Ok, so the issue I found is that one of the tasks block indefinitely on https://github.com/Duet3D/WiFiSocketServerRTOS/blob/dev/src/Connection.cpp#L694.
Inserting the printf's must've slowed things down enough that simulated the connectionQueue to be backed up. There is supposed to be a task that consumes events from this queue, but since this callback occurs on the lwip task - if that consumer task calls and lwip function, it might also lock up.
Increasing the queue size seems to have alleviated the issue. I have set the size to MaxConnections * 3 , since there are three types of connection events that can be enqueued in connectionQueue :
Accept, Close and Terminate.
That said, it is probably still needed to verify if this is the issue @Chriss encountered. Since they have multiple boards, I'll probably advise them to load this firmware onto one of the boards, while the other retains the current firmware - to see if the 'fixed' version has reduced occurrences of the disconnects.

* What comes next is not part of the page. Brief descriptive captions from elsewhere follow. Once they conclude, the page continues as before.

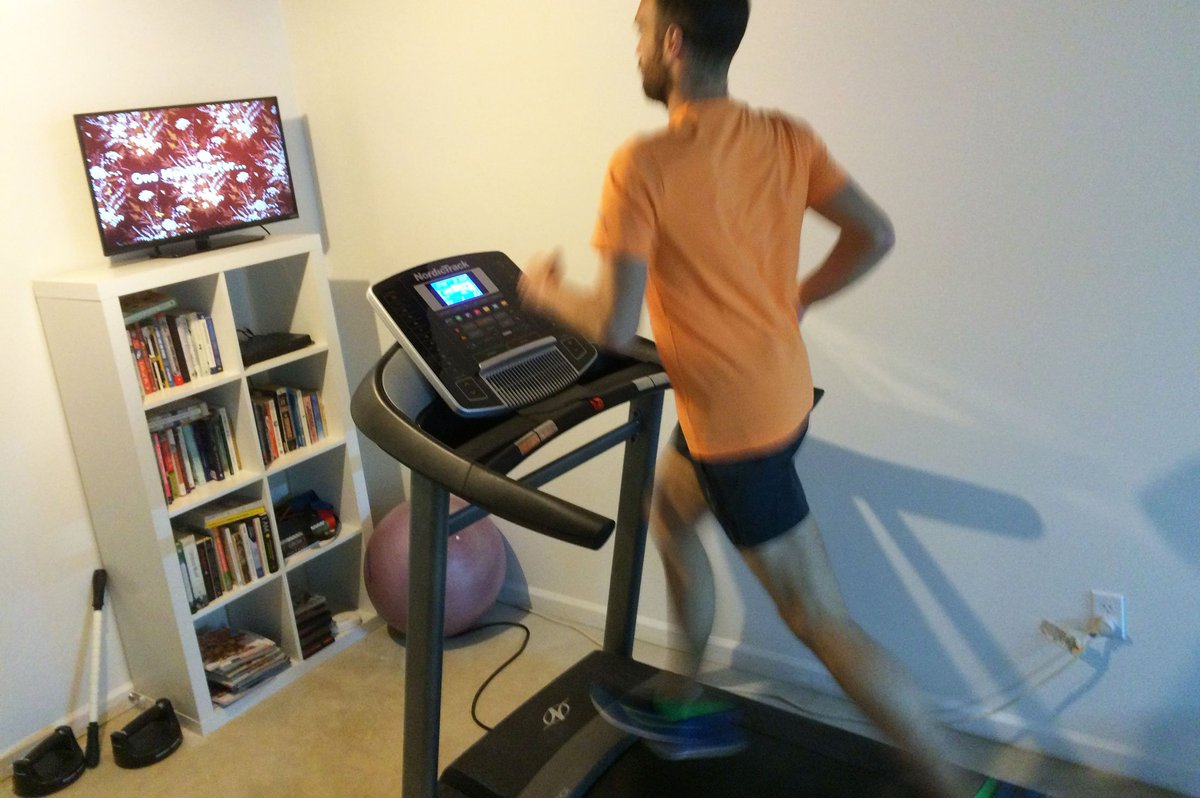 How to pick the right movie to watch during your treadmill run. https://t.co/6D1pj4gD9H https://t.co/yu1XHoEhUE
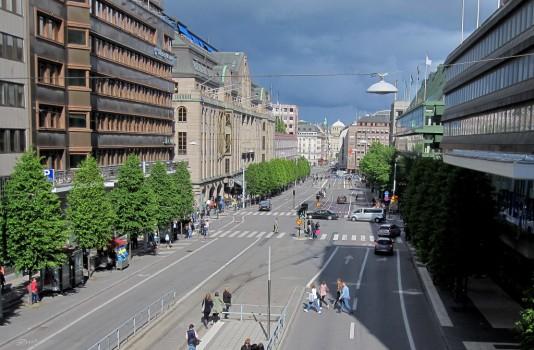 13 IMG_0877 Gallerian och NK från Malmskillnadsgatan, avstängda gator, Stockholm marathon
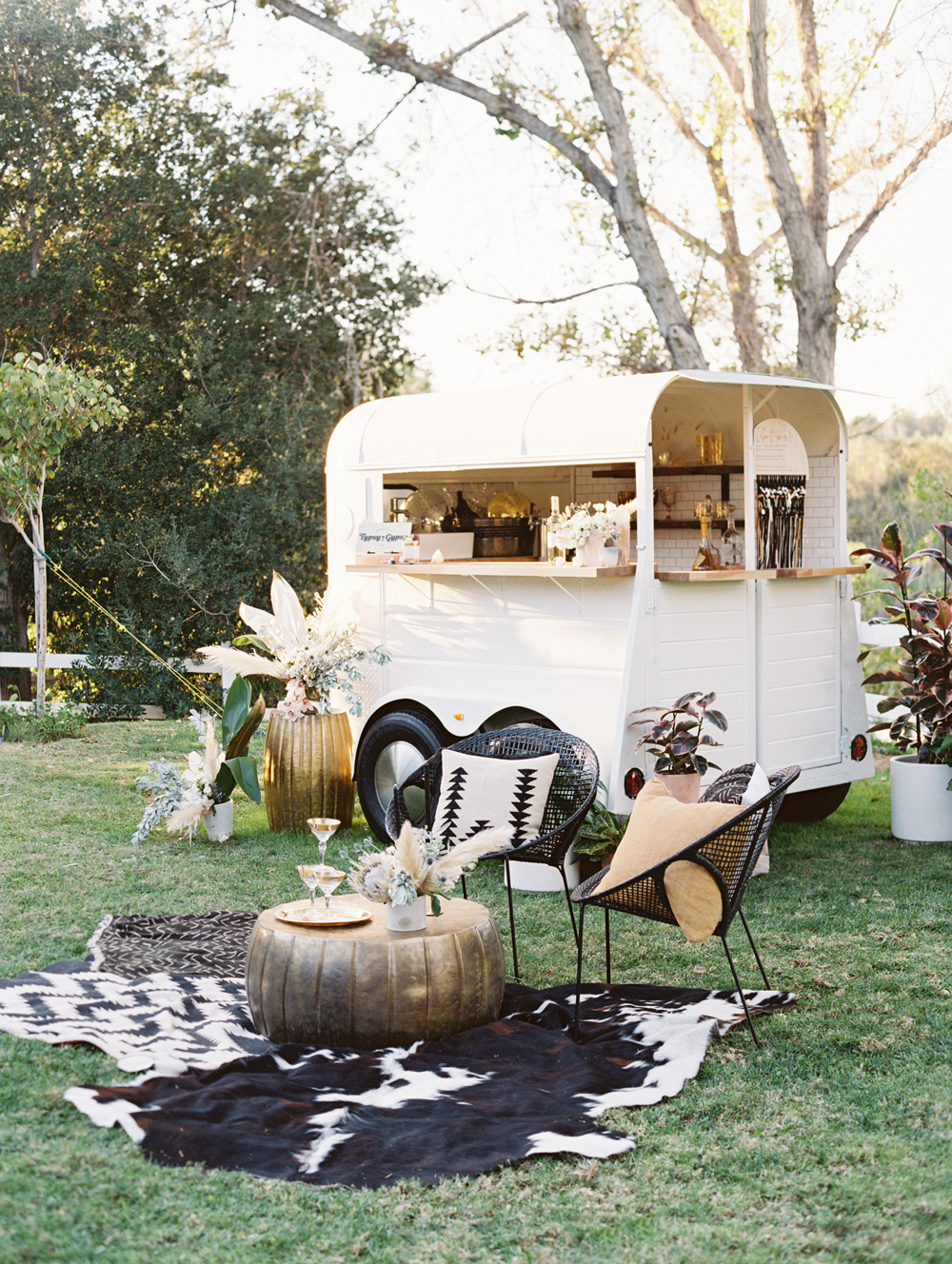 animal print wedding ideas hide decorating outdoor bar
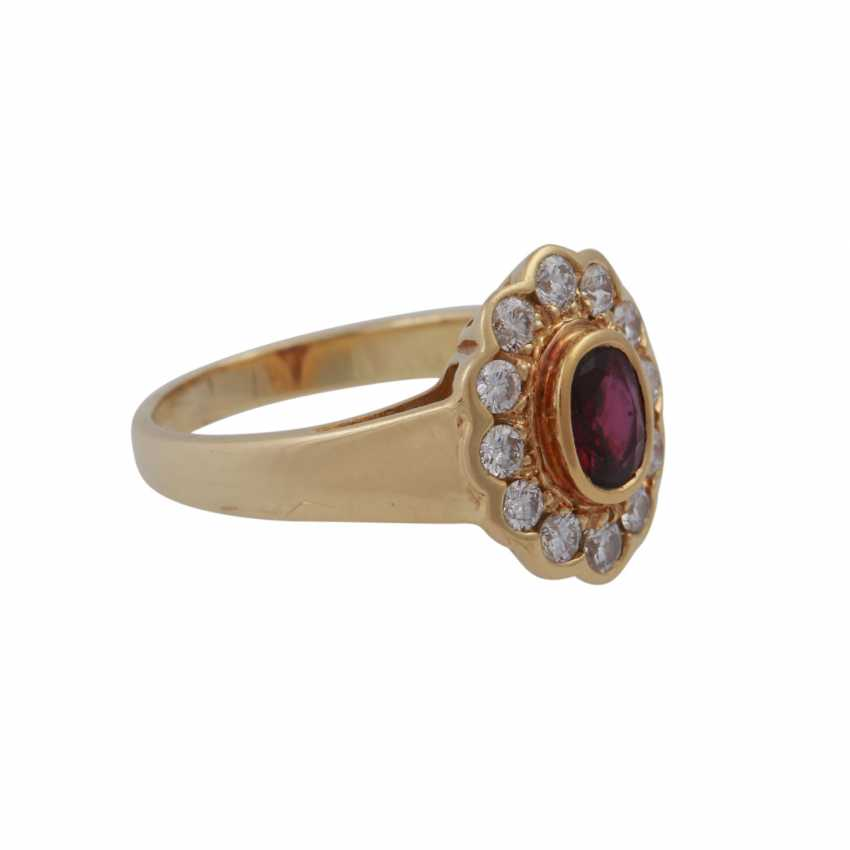 Ring with oval ruby, entouriert of 12 brilliant-cut diamonds, - photo 2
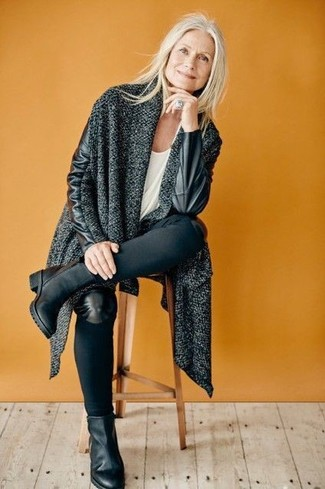 Comment porter: manteau en tricot gris foncé, t-shirt à col rond blanc, jean skinny noir, bottines en cuir noires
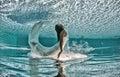 Pöl för solig dag för blått för bad för dykning för härlig kvinnaflickaklänning undervattens Fotografering för Bildbyråer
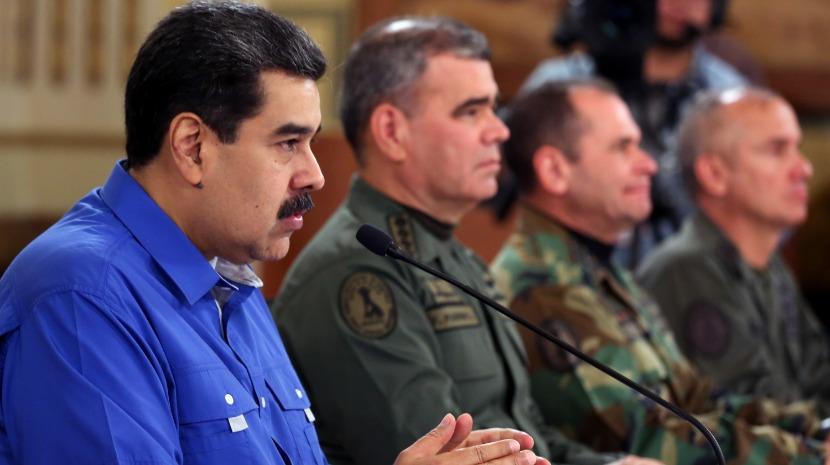 Venezuela: Forças Armadas confirmam lealdade a Nicolás Maduro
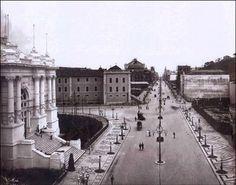 Avenida Central – 1906 (depois chamada Av. Rio Branco). À esquerda o Palácio Monroe (demolido em 1975.)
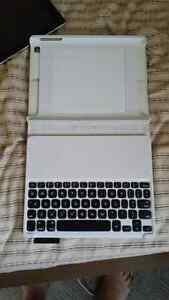 Apple Ipad 16GB with bluetooth keyboard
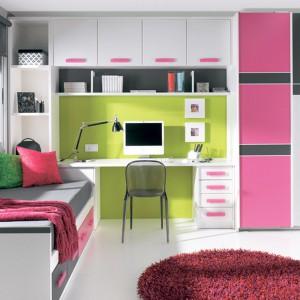 Meblościanki dedykowane najmłodszym bardzo często mają kolorowe fronty, dzięki czemu pokój jest barwny i optymistyczny. Fot. Circulo Muebles.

Though long term, I'll probably think of potentially better ways to refactor this part of the code.The relevant fix is here: https://github.com/Duet3D/WiFiSocketServerRTOS/commit/0f8bdc18f2968ee357cdb09d1319590abb7cdd08
Ian
-
@Chriss Hello, as in @droftarts response, I might have managed to re-create the instance in which the WiFi module firmware locks up - which is consistent with the symptoms you displayed. With the fix, I wasn't able to recreate the lock up anymore 'artificially'. Now, we wait to confirm maybe we can't recreate the lock-up 'naturally'.

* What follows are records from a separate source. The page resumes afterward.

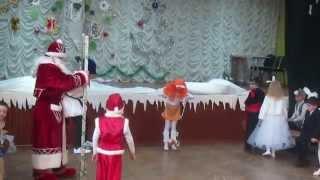 Цирковой дед Мороз в школе, оригинально поздравляет детей(Оригинальный подарок первоклассникам от Деда Мороза, покрутить тарелочку, походить на ходулях и посмотрет..., 2014-12-25T13:50:19.000Z)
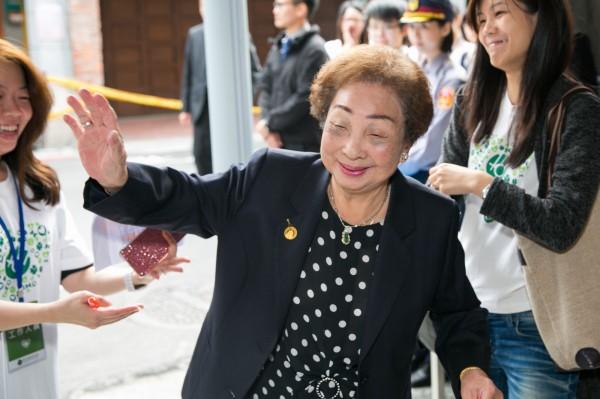 高齡93歲,目前台灣僅存的三位慰安婦之一的陳蓮花,昨晚8點左右因腸道破裂引發感染離世。(婦援會提供)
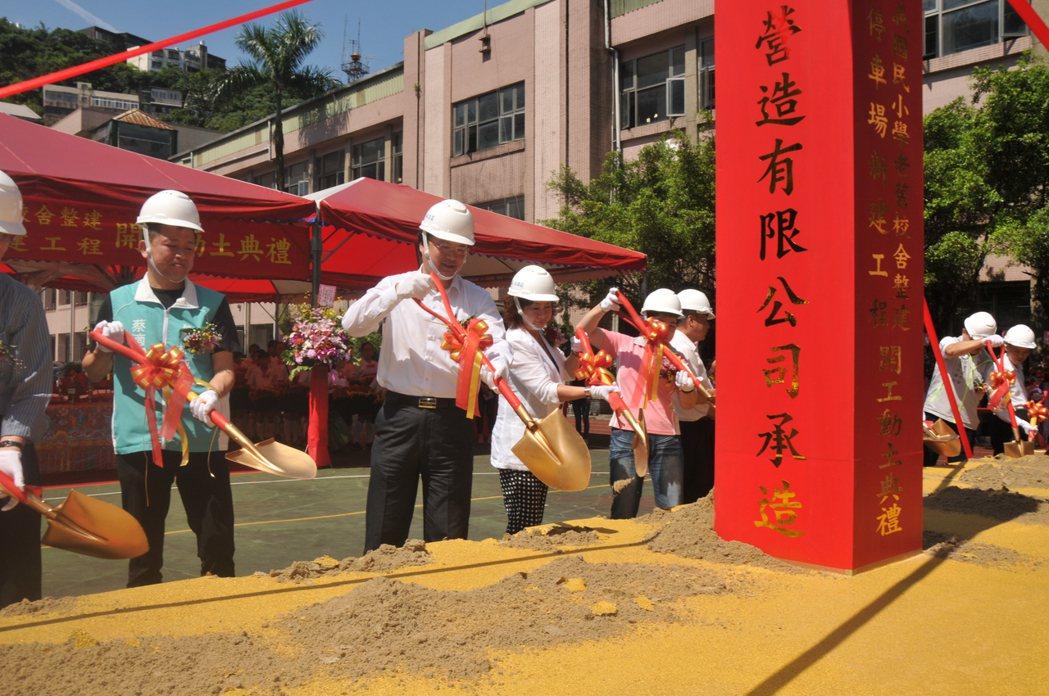 信義國小校舍改建及地下停車場興建今天動土。記者游明煌/攝影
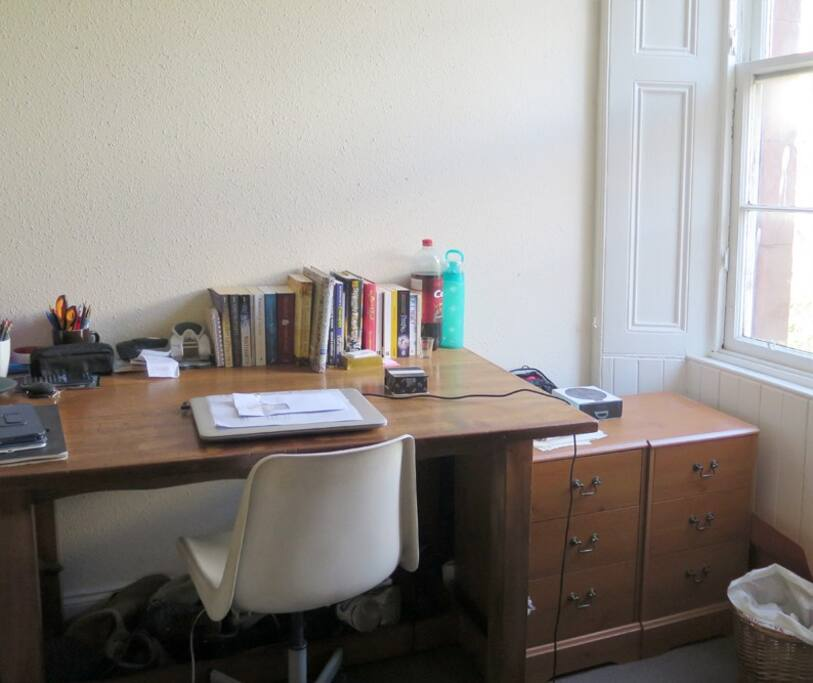 Bright Spacious Room In Traditional Tenement Flat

As it is a very intermittent issue, it's hard to say when we say the issue is fixed. It has to be long term test, but when the beta6 board encounters the issue and beta7 still does not, I think it can be a good sign.
-
Thanks for the information, I appreciate that very much.
I was very busy during the last days so I skipped to tell you: "Yes, it still works" every day.What I can tell so far is that the error is gone. I was printing a lot with the beta7 board in since the upgrade (many under 30minutes prints) and the WiFi connection was very stable. I would vote with a "hump up" and would say that the problem is gone.

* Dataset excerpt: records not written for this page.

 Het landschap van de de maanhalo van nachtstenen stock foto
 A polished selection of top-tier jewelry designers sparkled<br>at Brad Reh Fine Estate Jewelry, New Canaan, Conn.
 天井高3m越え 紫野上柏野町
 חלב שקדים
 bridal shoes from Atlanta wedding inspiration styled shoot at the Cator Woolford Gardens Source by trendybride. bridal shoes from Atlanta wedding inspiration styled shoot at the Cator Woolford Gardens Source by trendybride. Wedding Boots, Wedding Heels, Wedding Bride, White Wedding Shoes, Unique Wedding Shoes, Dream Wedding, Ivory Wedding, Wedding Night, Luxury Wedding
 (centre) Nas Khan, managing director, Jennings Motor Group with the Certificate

I work with my beta6 board at the moment a lot (IDEX setup is a pain) and I saw the problem here twice since yesterday evening.
I guess you guys want to close the case now and release beta7 officially. Thank you very much for your good support, I felt very compy during the process. And I'm more than happy that it was not a stupid wrong config on my site this time.
Cheers, Chriss
-
@Chriss I'm not quite sure why this thread is in the STM category. I'll move it to the beta firmware category.
Ian
-
-
@droftarts Hahaha... I started it in the Beta, somebody moved it to here.
-
-
-
-
@droftarts Maybe my bad than. I only remember the one of my threads where moved, maybe a other one.
Thanks you very much! Glad that we found it and it is stable now and all of us can concentrate on other things.
-
@rechrtb Do you give me the 2.1 beta7, please? I have terrible issues with my connection. That is so bad, that I have to restart the printer on every time.
-
@jensus11 here's a copy. DuetWiFiServer_beta7.bin
-
Thanks, for the first time it looks really better.